When making selections on a table using <sel>, you normally want to start with the selection that will make the greatest reduction in the number of rows. This will produce a smaller worksheet for subsequent operations to perform. Because an operation has to consider every row of the table, retaining the smallest number of rows necessary to complete the analysis will decrease computation time.

An exception to this general rule occurs when selecting on computed columns rather than native columns. If the selection that reduces the table the most is based on a computed column where the value expression is expensive to compute, it could be better to make smaller selections first. For example, you need to make a selection based on a column whose value expression depends on multiple g_functions and a link to another worksheet. This selection will produce a worksheet that is 1% of the original table size. You also need to make a selection on a native column that will reduce the table to 10% of it's original size. Although the selection on the computed will produce a greater reduction, due to the cost in evaluating this column, it's better to evaluate it on less of the table. Therefore, you should make the selection on the native column first.

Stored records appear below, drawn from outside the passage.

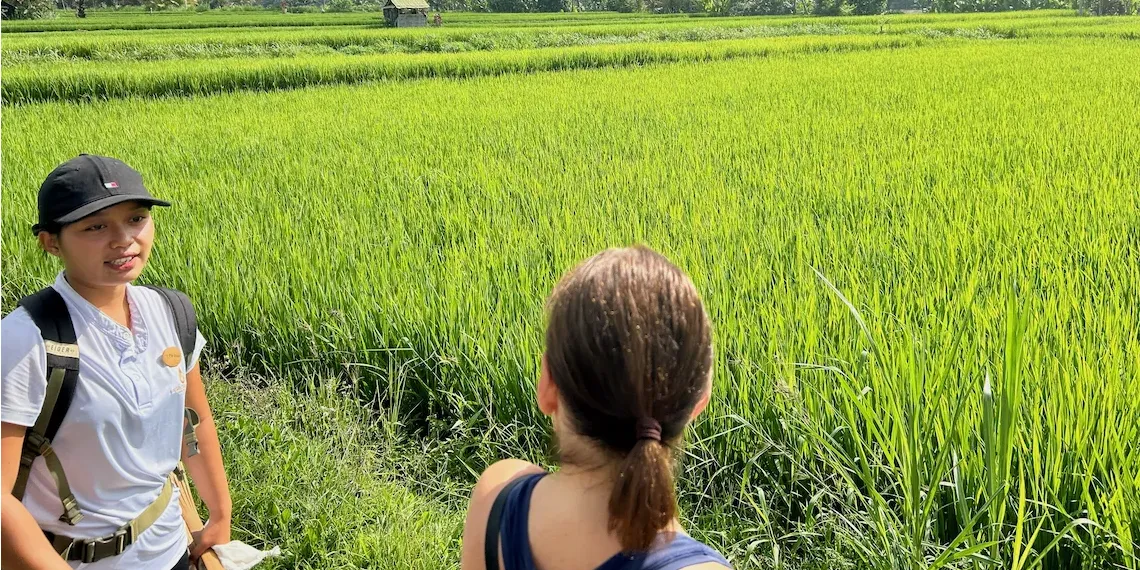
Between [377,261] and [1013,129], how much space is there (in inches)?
186

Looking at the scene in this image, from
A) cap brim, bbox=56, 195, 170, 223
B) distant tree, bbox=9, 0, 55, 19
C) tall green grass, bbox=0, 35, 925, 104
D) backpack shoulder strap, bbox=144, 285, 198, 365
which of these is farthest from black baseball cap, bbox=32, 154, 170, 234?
distant tree, bbox=9, 0, 55, 19

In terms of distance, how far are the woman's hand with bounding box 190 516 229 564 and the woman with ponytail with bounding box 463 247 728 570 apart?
913 millimetres

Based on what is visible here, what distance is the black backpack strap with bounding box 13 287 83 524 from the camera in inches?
45.8

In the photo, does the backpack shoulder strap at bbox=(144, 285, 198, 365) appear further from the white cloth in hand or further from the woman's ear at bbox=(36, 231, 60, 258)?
the white cloth in hand

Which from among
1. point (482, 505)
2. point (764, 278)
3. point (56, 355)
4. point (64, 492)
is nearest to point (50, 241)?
point (56, 355)

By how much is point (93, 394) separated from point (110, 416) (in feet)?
0.15

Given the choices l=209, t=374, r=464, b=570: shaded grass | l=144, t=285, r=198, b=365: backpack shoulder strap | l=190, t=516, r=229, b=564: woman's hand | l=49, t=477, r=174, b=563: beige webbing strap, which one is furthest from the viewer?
l=209, t=374, r=464, b=570: shaded grass

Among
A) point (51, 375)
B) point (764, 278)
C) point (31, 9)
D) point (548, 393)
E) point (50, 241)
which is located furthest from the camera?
point (31, 9)

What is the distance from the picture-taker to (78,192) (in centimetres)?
123

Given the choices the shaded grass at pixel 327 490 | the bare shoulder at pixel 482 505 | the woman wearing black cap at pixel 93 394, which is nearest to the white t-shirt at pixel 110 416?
the woman wearing black cap at pixel 93 394

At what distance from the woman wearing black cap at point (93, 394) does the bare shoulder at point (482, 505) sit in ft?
2.32

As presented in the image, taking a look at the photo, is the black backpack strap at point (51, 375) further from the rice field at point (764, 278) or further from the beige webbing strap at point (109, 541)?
the rice field at point (764, 278)

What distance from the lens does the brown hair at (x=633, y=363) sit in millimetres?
702

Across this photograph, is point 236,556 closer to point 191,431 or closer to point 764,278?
point 191,431
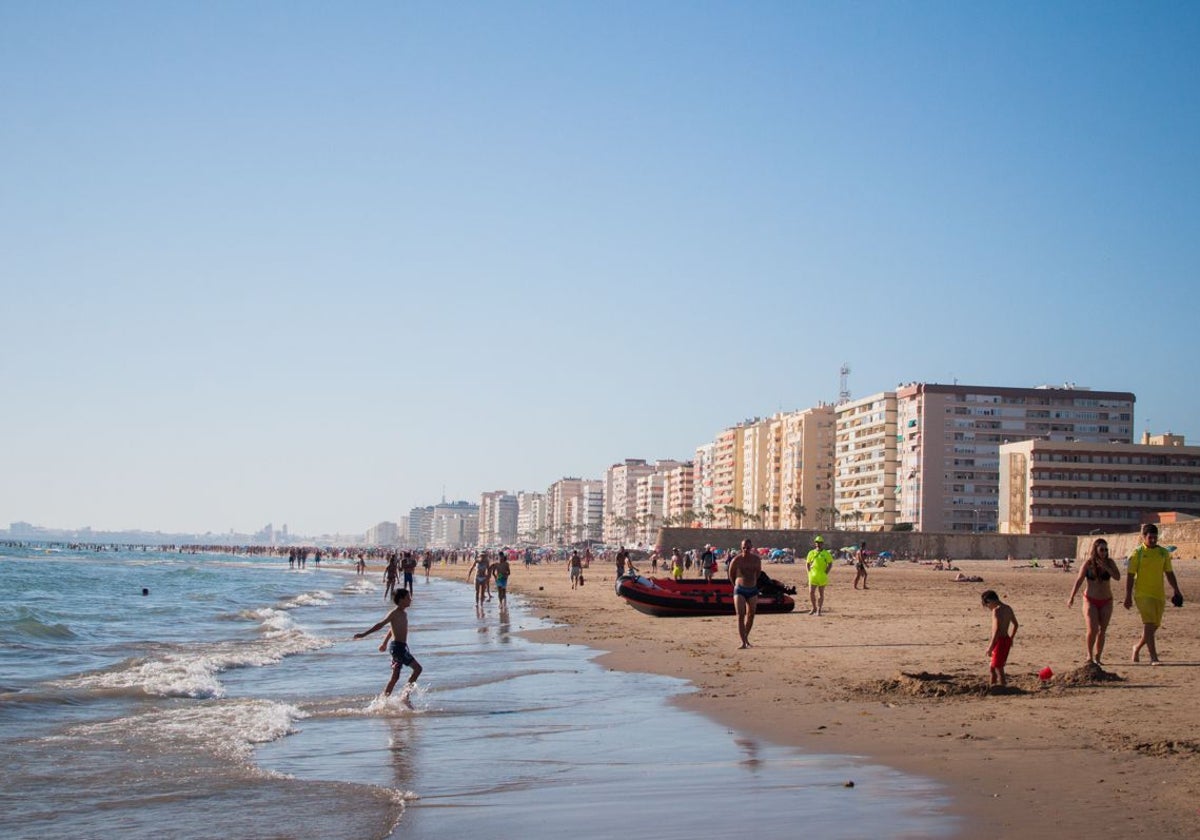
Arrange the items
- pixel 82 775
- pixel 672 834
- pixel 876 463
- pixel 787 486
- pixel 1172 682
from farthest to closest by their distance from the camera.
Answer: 1. pixel 787 486
2. pixel 876 463
3. pixel 1172 682
4. pixel 82 775
5. pixel 672 834

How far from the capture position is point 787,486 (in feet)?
466

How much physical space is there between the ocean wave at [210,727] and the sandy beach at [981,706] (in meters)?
4.03

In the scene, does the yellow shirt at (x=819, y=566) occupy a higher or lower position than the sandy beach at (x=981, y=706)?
higher

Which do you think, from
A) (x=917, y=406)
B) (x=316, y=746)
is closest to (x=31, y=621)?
(x=316, y=746)

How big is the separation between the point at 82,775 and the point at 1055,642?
1195cm

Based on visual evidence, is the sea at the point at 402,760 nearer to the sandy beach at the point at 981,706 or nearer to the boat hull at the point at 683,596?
the sandy beach at the point at 981,706

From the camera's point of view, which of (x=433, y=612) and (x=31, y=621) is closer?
(x=31, y=621)

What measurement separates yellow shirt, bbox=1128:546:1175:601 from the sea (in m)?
5.00

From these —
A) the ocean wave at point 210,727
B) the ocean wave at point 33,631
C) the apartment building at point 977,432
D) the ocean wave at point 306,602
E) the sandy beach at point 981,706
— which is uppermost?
the apartment building at point 977,432

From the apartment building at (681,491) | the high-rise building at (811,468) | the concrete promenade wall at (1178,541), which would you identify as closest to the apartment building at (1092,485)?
the concrete promenade wall at (1178,541)

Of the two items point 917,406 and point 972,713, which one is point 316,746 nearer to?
point 972,713

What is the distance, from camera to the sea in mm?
6488

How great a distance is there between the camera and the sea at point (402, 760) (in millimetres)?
6488

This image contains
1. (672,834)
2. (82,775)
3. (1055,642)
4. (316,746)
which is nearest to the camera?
(672,834)
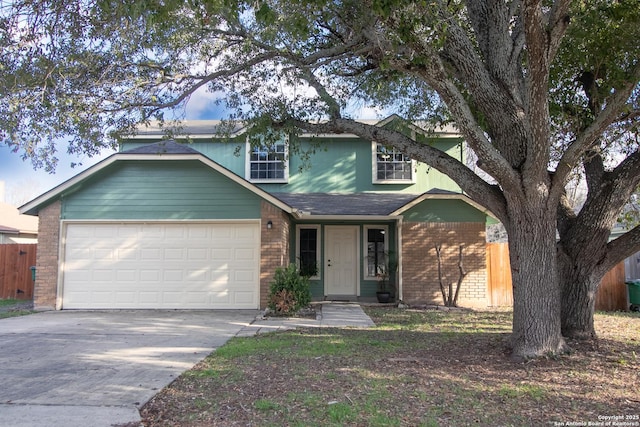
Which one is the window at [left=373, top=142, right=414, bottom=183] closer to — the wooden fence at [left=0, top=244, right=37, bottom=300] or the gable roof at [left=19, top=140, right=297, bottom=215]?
the gable roof at [left=19, top=140, right=297, bottom=215]

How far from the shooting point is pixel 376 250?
1435 cm

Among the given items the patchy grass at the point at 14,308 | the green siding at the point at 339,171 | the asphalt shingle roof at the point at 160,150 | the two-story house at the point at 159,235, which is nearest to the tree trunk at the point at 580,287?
the two-story house at the point at 159,235

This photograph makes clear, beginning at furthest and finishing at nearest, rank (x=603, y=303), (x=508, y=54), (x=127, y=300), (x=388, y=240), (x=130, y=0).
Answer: (x=388, y=240), (x=603, y=303), (x=127, y=300), (x=508, y=54), (x=130, y=0)

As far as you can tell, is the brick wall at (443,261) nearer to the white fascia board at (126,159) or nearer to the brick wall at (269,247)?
the brick wall at (269,247)

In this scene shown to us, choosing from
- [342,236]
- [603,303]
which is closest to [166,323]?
[342,236]

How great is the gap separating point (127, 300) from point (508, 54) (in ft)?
34.0

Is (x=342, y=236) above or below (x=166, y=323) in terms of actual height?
above

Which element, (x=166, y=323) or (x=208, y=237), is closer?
(x=166, y=323)

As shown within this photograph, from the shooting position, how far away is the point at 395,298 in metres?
13.6

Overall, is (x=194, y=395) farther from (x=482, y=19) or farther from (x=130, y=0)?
(x=482, y=19)

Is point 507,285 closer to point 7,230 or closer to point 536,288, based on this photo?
point 536,288

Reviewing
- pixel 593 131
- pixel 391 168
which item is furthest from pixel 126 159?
pixel 593 131

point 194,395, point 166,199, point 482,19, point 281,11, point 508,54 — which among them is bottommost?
point 194,395

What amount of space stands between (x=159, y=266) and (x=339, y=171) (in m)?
6.64
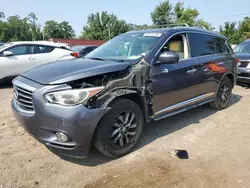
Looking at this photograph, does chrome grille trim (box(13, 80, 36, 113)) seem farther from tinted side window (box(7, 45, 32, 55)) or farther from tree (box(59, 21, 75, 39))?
tree (box(59, 21, 75, 39))

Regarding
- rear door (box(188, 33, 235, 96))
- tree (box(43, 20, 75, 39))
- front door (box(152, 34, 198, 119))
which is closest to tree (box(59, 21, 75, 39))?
tree (box(43, 20, 75, 39))

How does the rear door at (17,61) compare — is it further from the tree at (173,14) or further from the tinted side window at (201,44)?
the tree at (173,14)

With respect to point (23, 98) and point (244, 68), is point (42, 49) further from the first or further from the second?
point (244, 68)

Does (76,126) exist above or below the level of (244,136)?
above

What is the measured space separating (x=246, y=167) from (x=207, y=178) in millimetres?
638

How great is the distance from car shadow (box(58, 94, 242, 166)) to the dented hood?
1.12m

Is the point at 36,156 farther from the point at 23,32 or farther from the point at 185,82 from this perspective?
the point at 23,32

Additionally, unless necessary try to avoid creating computed columns for the purpose of making selections. Instead, use the value expression of the <willbe> as the value expression of the <sel> operation. For example, instead of creating a boolean column using g_first1(G;S;X) and then using that boolean column as the value expression of a selection, use the g_function directly in the selection.

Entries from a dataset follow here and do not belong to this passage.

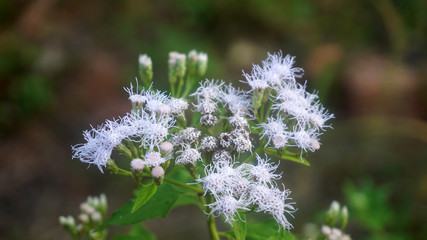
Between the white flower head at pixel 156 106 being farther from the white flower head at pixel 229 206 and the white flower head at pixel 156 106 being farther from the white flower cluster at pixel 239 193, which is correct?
the white flower head at pixel 229 206

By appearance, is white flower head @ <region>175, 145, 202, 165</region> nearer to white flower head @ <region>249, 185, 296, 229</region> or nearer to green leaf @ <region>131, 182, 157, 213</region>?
green leaf @ <region>131, 182, 157, 213</region>

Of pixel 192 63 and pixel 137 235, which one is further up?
pixel 192 63

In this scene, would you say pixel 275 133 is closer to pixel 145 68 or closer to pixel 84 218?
pixel 145 68

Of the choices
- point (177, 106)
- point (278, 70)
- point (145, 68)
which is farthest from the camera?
point (145, 68)

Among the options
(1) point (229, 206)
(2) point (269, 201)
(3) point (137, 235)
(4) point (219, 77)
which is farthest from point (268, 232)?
(4) point (219, 77)

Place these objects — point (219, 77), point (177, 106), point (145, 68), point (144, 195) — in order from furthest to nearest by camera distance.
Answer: point (219, 77), point (145, 68), point (177, 106), point (144, 195)

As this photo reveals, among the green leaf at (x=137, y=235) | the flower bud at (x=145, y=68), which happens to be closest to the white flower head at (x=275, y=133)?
the flower bud at (x=145, y=68)

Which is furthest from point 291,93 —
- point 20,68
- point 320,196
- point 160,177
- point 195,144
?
point 20,68

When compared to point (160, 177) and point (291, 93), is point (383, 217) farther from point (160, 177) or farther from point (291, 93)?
point (160, 177)
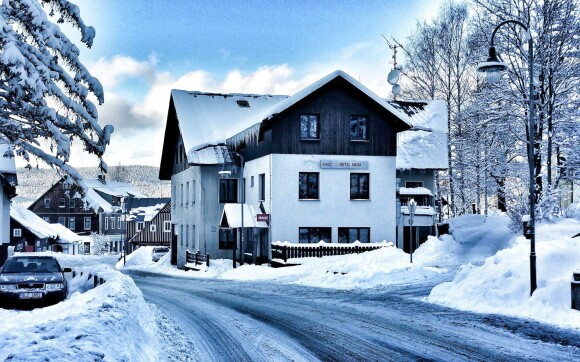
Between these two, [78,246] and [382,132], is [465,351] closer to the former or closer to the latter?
[382,132]

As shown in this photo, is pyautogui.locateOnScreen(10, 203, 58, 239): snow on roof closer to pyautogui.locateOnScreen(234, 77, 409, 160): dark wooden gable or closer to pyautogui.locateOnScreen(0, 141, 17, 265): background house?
pyautogui.locateOnScreen(0, 141, 17, 265): background house

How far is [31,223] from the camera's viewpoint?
220 ft

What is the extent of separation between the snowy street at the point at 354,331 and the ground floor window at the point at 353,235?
14.7 metres

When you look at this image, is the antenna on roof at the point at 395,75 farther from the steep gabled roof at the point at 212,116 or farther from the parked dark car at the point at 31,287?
the parked dark car at the point at 31,287

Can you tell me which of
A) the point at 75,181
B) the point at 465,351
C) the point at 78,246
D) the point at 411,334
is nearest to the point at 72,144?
the point at 75,181

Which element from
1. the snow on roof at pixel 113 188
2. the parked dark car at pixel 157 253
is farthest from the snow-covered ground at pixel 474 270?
the snow on roof at pixel 113 188

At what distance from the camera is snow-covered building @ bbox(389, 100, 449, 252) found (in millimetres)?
38469

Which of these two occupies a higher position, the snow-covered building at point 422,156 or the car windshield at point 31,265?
the snow-covered building at point 422,156

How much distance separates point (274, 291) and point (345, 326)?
865 cm

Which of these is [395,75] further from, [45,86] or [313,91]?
[45,86]

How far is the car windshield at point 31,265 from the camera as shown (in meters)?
19.8

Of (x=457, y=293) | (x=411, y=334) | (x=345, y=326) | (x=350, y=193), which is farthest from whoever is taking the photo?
(x=350, y=193)

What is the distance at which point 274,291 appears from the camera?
70.7ft

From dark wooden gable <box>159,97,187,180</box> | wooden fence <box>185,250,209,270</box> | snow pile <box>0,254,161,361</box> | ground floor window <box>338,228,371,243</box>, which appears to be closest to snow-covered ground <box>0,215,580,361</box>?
snow pile <box>0,254,161,361</box>
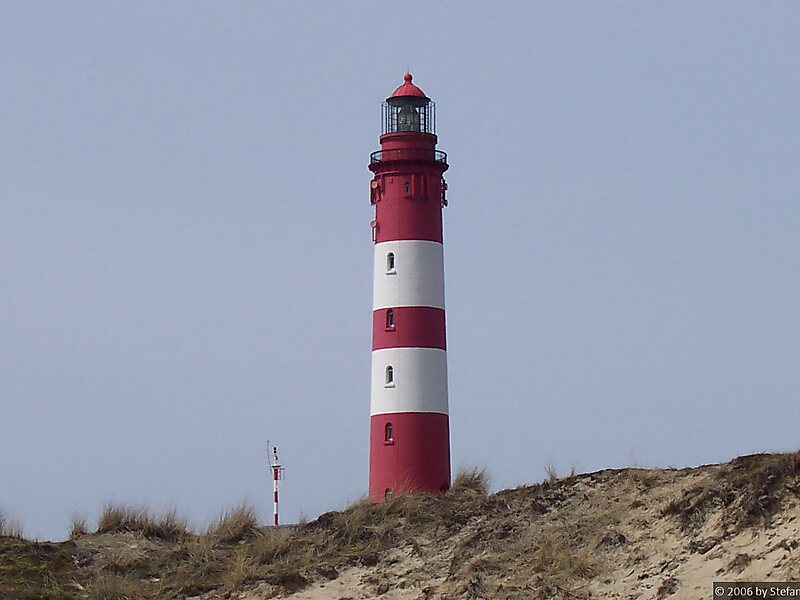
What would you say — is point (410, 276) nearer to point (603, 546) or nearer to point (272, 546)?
point (272, 546)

Furthermore, making selections on indexed columns is faster than making selections on non-indexed columns. You can determine if a column is indexed by viewing the information about the table. If there are any indexed columns, they will be listed there.

Example

Say you want to find the sum of sales per group for a specific date, store, and department. The following example explores the impact of the order in which you make your selections before completing your analysis.

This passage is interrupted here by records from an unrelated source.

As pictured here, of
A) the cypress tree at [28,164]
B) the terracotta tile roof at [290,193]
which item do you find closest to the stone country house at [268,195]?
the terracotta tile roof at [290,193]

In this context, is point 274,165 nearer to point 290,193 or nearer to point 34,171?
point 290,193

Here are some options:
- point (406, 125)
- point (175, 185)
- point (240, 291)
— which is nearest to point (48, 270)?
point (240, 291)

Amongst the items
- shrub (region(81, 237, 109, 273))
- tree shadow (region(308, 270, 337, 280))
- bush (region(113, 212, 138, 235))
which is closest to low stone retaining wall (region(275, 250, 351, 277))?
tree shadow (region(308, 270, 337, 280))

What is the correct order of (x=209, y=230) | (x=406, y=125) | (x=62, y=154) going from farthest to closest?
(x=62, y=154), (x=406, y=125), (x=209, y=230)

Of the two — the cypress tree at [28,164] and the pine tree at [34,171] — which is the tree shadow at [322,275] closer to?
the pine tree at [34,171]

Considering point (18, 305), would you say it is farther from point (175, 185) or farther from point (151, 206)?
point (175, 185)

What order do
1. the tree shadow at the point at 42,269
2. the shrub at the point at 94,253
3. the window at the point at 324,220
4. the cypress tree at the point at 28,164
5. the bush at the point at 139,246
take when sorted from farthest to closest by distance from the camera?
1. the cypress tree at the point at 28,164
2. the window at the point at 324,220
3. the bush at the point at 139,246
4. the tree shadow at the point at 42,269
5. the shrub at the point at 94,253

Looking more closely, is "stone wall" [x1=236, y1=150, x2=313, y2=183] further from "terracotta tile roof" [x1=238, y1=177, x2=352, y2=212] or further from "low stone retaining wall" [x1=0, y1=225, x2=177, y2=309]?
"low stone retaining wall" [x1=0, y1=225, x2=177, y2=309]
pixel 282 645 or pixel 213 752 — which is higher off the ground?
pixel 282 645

For this example, the path of the base table is pub.doc.retail.altseg.sales_detail_sku, and it has 28,888,576 rows.

Consider the following order of selections:

<sel value="store=25"/>
<sel value="trans_date=20160621"/>
<sel value="dept=13"/>

Selecting the store reduces the worksheet to 3,656,764 rows. Then selecting the date reduces it further to 4,970 rows, until ultimately you're left with 182 rows after selecting the department.

Now, consider what happens when the selections are ordered differently:

<sel value="dept=13"/>
<sel value="store=25"/>
<sel value="trans_date=20160621"/>

With this order of selections, you go from 28,888,576 rows to 978,850 to 177,463, and then finally to 182 rows.

Lastly, consider this ordering:

<sel value="trans_date=20160621"/>
<sel value="dept=13"/>
<sel value="store=25"/>

When you select the date first, you reduce the worksheet to 17,693 rows. From there, you go down to 449 rows after the department selection and then to 182 rows after selecting the store.

As you can see, there is one selection that reduces the worksheet significantly more than the other two. By selecting the date first, you reduce the worksheet by about 99.9% right away. This leaves a very small percentage of rows for the next <sel> to operate on. However, if you select the store first, you still have 13% of the rows on which the second selection will operate.